_Given data_:
------------------------------------------------

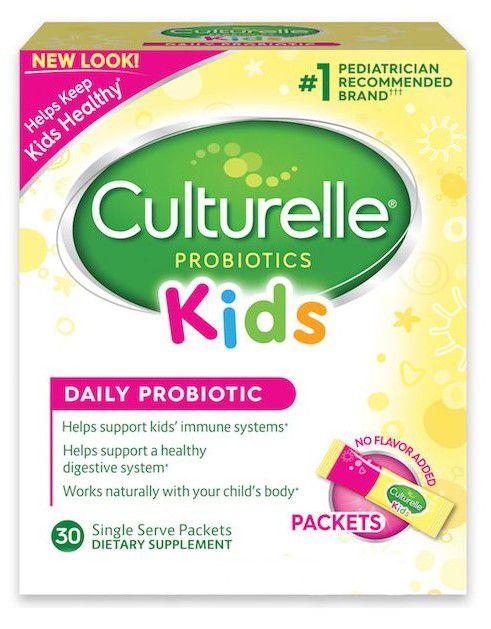 Culturelle Kids Probiótico Diário Infantil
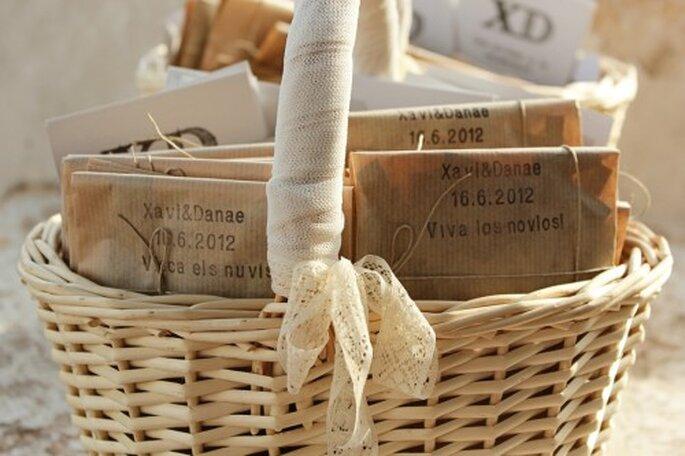 Detalles de la boda de MissMrs. Foto: Katerina Cladera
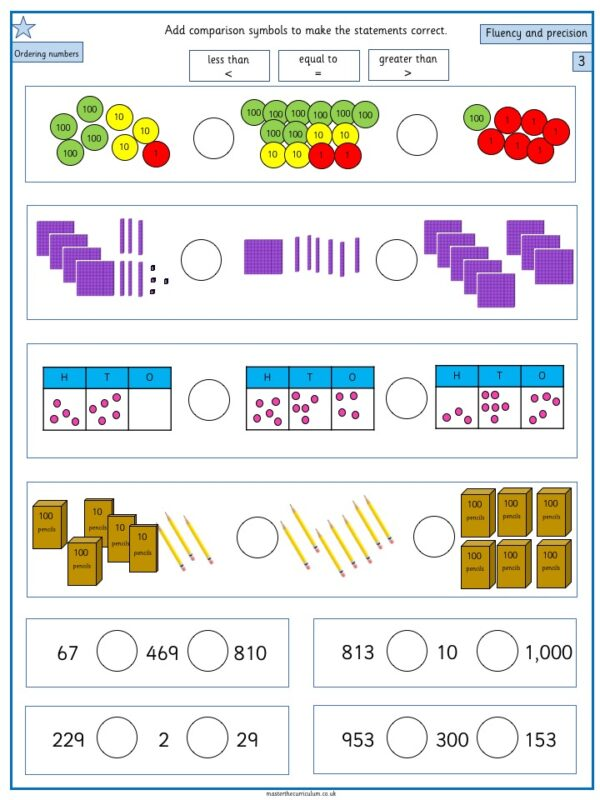 Year 3- Week 3 Editable Differentiated Place Value Worksheets 2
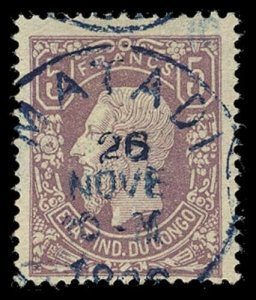 BELGIAN CONGO 5  Used (ID # 96316)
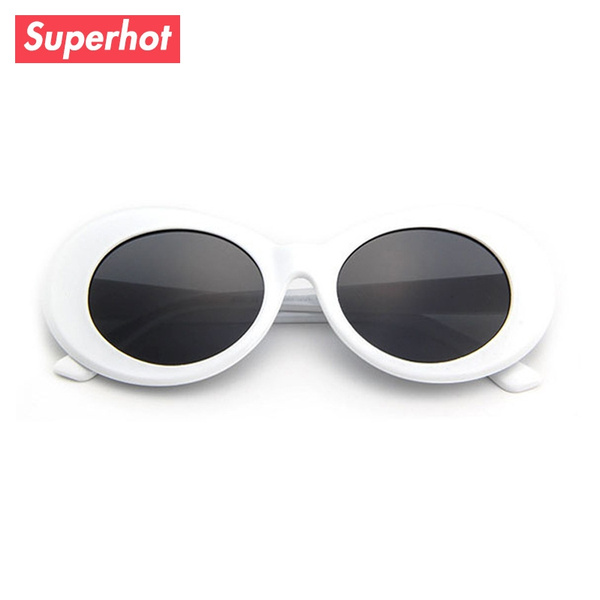 e24ff7e4f6ee0 Superhot Eyewear Clout goggles Retro Vintage Oval Round Sunglasses ...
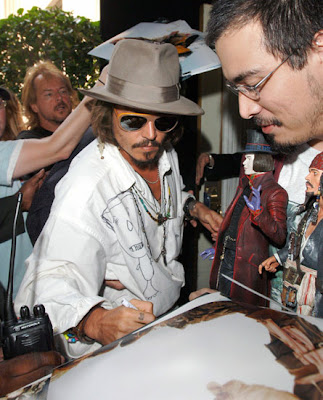 Johnny Depp Fedora hat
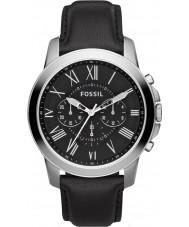 Fossil FS4812 Mens concessão cronógrafo de couro preto relógio pulseira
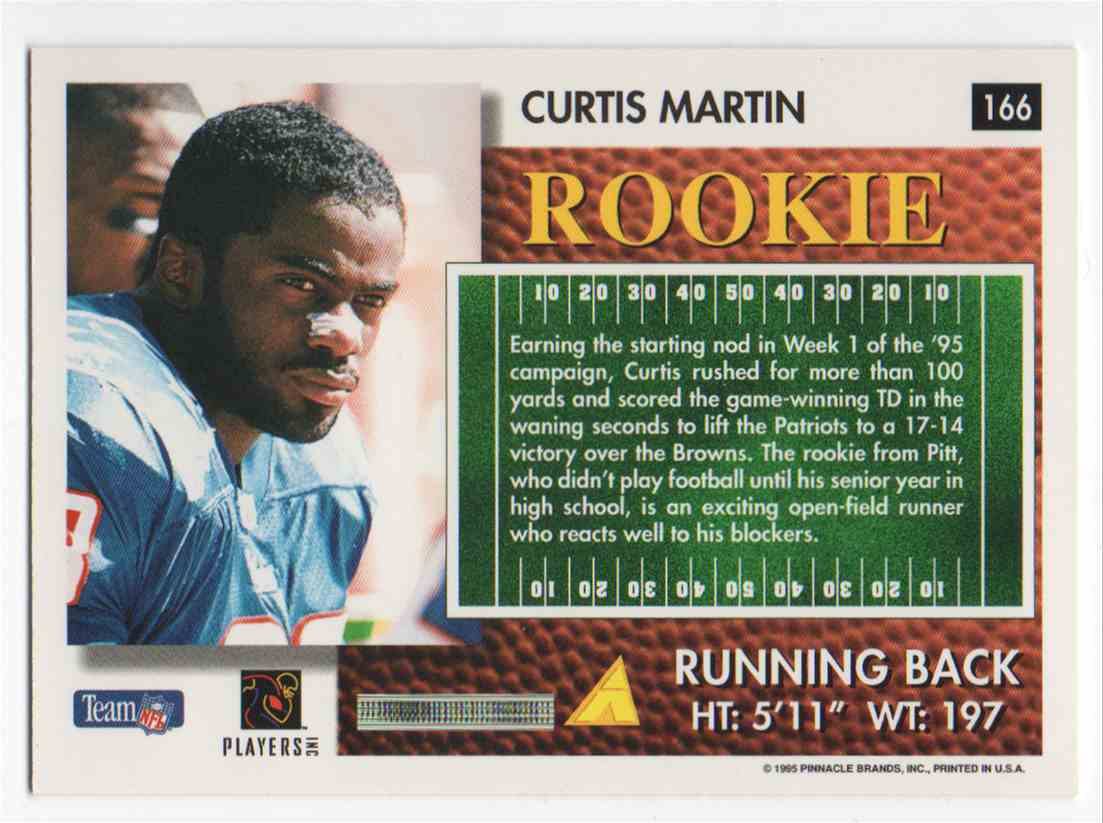 1995 Summit Curtis Martin #166 card back image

------------------------------------------------

Without the pictures, write out the entire listing exactly.

_Output for this task_:
 Culturelle Kids Probiótico Diário Infantil
 Detalles de la boda de MissMrs. Foto: Katerina Cladera
 Year 3- Week 3 Editable Differentiated Place Value Worksheets 2
 BELGIAN CONGO 5  Used (ID # 96316)
 e24ff7e4f6ee0 Superhot Eyewear Clout goggles Retro Vintage Oval Round Sunglasses ...
 Johnny Depp Fedora hat
 Fossil FS4812 Mens concessão cronógrafo de couro preto relógio pulseira
 1995 Summit Curtis Martin #166 card back image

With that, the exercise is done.